第6章 【かけられた呪い】
―――――ねぇ、シェリルの体を頂戴…
* * * *
「うわあぁぁ゛あ゛ッ!!」
目を開けると、全身汗でびっしょりだった。
心配しているように、青いルフたちが飛び回っている。
指先を向けると止まり、羽を閉じたり開いたりを繰り返す。
(……夢…?)
浴室に行って鏡を見ると、首には跡が一つもない。
ホッとして鏡を見つめていると、首周りがじわじわと黒ずんできた。
恐怖に声がでずにいると、アザのようなものは侵食を止め、そのまま黒ずみは残る。
足から力が抜け、座り込んでしまった。
(夢じゃないッ、現実、げんじつ、ゲンジツッ!!)
背筋が凍って止まらない震えを、両手で肩をギュッと握り、必死に抑え込んだ。
窓際にある椅子に座り、首をそっとなぞるように触れる。
くっきりと、デコボコもある。
(大丈夫よ…、私はジャーファルさんの従者なんだから。こんなの怖くない、怖くないっ!!)
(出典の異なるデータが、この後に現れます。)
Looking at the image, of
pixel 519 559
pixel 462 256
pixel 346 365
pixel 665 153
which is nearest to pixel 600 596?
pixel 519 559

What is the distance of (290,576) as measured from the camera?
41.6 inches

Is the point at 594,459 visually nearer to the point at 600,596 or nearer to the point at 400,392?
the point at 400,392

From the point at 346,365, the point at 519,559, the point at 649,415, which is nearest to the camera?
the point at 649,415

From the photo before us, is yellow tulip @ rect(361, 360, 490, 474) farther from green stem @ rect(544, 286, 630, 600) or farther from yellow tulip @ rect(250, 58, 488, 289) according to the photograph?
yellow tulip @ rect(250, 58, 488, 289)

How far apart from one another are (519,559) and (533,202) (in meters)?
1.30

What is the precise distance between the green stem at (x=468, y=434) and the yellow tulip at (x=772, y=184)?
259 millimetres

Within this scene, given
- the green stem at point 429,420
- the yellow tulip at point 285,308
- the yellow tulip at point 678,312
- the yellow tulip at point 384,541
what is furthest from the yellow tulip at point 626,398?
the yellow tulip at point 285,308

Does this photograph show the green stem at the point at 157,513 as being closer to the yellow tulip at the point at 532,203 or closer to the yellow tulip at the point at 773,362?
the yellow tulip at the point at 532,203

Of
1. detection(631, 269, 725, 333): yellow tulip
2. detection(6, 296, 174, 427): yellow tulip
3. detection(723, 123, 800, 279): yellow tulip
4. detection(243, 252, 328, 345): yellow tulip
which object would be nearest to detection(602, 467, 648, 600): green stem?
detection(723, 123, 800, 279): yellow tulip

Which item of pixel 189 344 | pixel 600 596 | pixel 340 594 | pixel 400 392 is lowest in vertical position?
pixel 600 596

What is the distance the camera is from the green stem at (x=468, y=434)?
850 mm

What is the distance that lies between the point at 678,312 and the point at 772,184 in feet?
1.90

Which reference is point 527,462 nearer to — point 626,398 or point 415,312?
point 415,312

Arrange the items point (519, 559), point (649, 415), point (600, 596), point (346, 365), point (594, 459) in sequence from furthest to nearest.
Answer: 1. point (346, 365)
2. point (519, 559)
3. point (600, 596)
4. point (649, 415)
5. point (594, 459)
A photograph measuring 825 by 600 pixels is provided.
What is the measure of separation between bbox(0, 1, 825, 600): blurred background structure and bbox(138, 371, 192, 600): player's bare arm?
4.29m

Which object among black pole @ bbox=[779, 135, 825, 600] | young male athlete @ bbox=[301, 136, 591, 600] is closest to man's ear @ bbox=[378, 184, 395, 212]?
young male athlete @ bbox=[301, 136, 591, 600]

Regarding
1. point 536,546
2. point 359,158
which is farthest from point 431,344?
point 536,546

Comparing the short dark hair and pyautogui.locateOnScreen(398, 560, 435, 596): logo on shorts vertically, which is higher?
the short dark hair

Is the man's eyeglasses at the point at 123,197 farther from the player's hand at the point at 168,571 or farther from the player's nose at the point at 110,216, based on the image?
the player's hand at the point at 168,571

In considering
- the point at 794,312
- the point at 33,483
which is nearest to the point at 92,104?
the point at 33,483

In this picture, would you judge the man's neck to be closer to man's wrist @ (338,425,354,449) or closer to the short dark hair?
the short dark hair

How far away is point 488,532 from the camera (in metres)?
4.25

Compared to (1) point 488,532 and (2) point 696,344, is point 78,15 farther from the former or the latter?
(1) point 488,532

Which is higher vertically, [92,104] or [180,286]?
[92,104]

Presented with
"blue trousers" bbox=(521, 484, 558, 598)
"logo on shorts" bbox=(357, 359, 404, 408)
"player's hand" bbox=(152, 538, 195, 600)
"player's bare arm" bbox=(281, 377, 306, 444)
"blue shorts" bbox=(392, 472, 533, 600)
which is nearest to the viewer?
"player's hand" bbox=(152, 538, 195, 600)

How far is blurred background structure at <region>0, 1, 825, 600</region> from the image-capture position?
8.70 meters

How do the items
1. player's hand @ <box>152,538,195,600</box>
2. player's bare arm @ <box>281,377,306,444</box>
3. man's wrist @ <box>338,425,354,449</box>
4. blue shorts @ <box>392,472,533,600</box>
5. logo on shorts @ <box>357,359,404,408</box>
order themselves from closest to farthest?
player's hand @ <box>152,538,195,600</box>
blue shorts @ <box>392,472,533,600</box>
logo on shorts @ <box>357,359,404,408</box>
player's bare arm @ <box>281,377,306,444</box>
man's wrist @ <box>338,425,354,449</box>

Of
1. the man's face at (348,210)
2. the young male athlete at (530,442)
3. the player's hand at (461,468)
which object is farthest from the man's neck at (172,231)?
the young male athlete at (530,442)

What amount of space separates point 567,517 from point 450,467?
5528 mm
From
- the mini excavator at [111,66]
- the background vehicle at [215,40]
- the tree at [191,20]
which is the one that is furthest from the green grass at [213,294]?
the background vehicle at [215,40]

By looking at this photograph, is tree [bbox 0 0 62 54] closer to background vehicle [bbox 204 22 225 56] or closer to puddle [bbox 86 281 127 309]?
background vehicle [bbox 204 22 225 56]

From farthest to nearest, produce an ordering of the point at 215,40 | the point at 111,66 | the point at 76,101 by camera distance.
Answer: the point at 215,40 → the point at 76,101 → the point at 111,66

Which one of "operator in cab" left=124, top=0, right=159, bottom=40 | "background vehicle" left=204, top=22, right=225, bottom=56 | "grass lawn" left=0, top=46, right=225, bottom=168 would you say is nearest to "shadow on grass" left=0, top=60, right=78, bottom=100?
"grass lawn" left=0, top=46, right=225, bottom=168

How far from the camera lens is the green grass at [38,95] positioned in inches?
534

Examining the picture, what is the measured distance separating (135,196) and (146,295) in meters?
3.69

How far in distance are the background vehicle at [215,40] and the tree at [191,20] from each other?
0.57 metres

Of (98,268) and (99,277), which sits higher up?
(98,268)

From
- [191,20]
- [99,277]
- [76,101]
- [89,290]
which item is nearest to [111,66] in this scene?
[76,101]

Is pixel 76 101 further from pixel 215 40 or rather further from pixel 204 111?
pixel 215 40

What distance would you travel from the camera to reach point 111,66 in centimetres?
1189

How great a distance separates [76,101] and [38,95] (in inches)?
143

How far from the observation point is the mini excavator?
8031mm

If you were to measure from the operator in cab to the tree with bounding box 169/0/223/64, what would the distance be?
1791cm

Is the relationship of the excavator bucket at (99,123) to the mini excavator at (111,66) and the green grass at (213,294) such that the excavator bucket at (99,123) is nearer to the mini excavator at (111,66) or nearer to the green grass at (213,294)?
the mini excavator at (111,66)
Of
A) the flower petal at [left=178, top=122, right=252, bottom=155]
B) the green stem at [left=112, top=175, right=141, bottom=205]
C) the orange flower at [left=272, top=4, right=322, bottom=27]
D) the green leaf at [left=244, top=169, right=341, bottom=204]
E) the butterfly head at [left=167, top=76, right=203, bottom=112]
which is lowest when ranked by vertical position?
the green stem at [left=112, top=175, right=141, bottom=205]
ジャーファルさんの全身にあった傷、熱に苦しんでいる姿を思い出し、自分の恐怖を再び抑え込む。
何度も彼を思い浮かべているうちに、震えも冷や汗も止まった。
深呼吸し、アザを隠すことを第一に考え、包帯を巻き、首元がほとんど隠れる服を着る。
「ジャーファルさん」
起こしに行かなくちゃ、と、ブレスレットをして部屋を出て行った。